AbbVie already has high hopes for newly approved immunology drug Skyrizi as its old megablockbuster Humira starts to fall. Now, it has rolled out results to back longer-term use of the new IL-23 inhibitor in plaque psoriasis.

After continuous treatment for two years, 72% of Skyrizi patients saw a 100% improvement in the Psoriasis Area and Severity Index (PASI 100), a commonly used evaluation of psoriasis in clinical trials. Using static physician global assessment (sPGA), a metric that resembles assessments physicians perform in clinical practice, investigators recorded 73% patients achieved clear skin.

Interestingly, among patients who originally scored clear or almost clear skin (sPGA 0 or 1) on Skyrizi and were then switched to placebo, symptoms initially rebounded in some of them. But 84% of those patients regained sPGA 0/1 after 16 weeks of re-treatment with the AbbVie drug.

“Our studies demonstrated that Skyrizi can not only offer complete skin clearance at two years of treatment for the majority of patients, but re-treatment with Skyrizi after a relapse can help patients regain skin clearance in just 16 weeks,” AbbVie’s vice president of immunology development, Marek Honczarenko, said in a statement.

The new data came from the ongoing IMMhance phase 3 study, where patients who previously achieved sPGA 0/1 at week 28 were re-randomized to continue Skyrizi or withdraw from the drug. During the second phase, Skyrizi’s skin-clearance ability showed up in more patients as time went by. Between one year and week 94, the percentage who reached complete skin clearance (sPGA 0) increased from 65% to 73%, AbbVie said.

“[T]he study further demonstrates the significant rates of complete skin clearance that can be achieved with continuous treatment at the recommended dose,” said study investigator Melinda Gooderham. “These data underscore the lasting impact this new treatment option could provide for people living with psoriasis.”

Skyrizi was launched a few weeks ago into the highly competitive immunology market. Apart from old anti-TNF top-sellers like Humira, many other interleukin inhibitors are jockeying for share of the psoriasis market, including Johnson & Johnson’s fellow anti-IL-23 drug Tremfya, Novartis’ IL-17 antibody Cosentyx and Eli Lilly’s Taltz, among others.
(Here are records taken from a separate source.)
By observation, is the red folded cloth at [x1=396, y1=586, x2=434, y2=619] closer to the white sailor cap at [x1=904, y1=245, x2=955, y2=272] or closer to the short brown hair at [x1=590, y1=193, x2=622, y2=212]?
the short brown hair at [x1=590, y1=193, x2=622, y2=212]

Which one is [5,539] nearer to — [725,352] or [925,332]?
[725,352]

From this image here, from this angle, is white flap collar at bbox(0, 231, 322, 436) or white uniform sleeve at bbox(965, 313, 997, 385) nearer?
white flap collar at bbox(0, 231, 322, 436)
AbbVie has touted Skyrizi’s remarkable skin clearance ability, and SVB Leerink analyst Geoffrey Porges has also labeled the drug as having “best-in-category efficacy.” But at least one of its rivals has played down the threat.

“We don’t think there’s anything clinically to be gained from [Skyrizi] entering the market at all,” Novartis’ pharma chief Paul Hudson—who’s now heading for the top job at Sanofi—said on the company’s first-quarter earnings call in April on the same day Skyrizi nabbed its FDA go-ahead. He argued that “more than skin is needed to be treated.”

One key to ensuring Skyrizi’s success is dependent on how fast AbbVie can transfer its Humira patients to the new drug before the U.S. biosimilar competition starts in 2023. To that end, the Illinois pharma is already offering discounts on Humira to secure favorable formulary treatment for Skyrizi.

Editor's Note: The story has been updated to clarify that not all Skyrizi patients re-randomized to placebo in the IMMhance study experienced a relapse.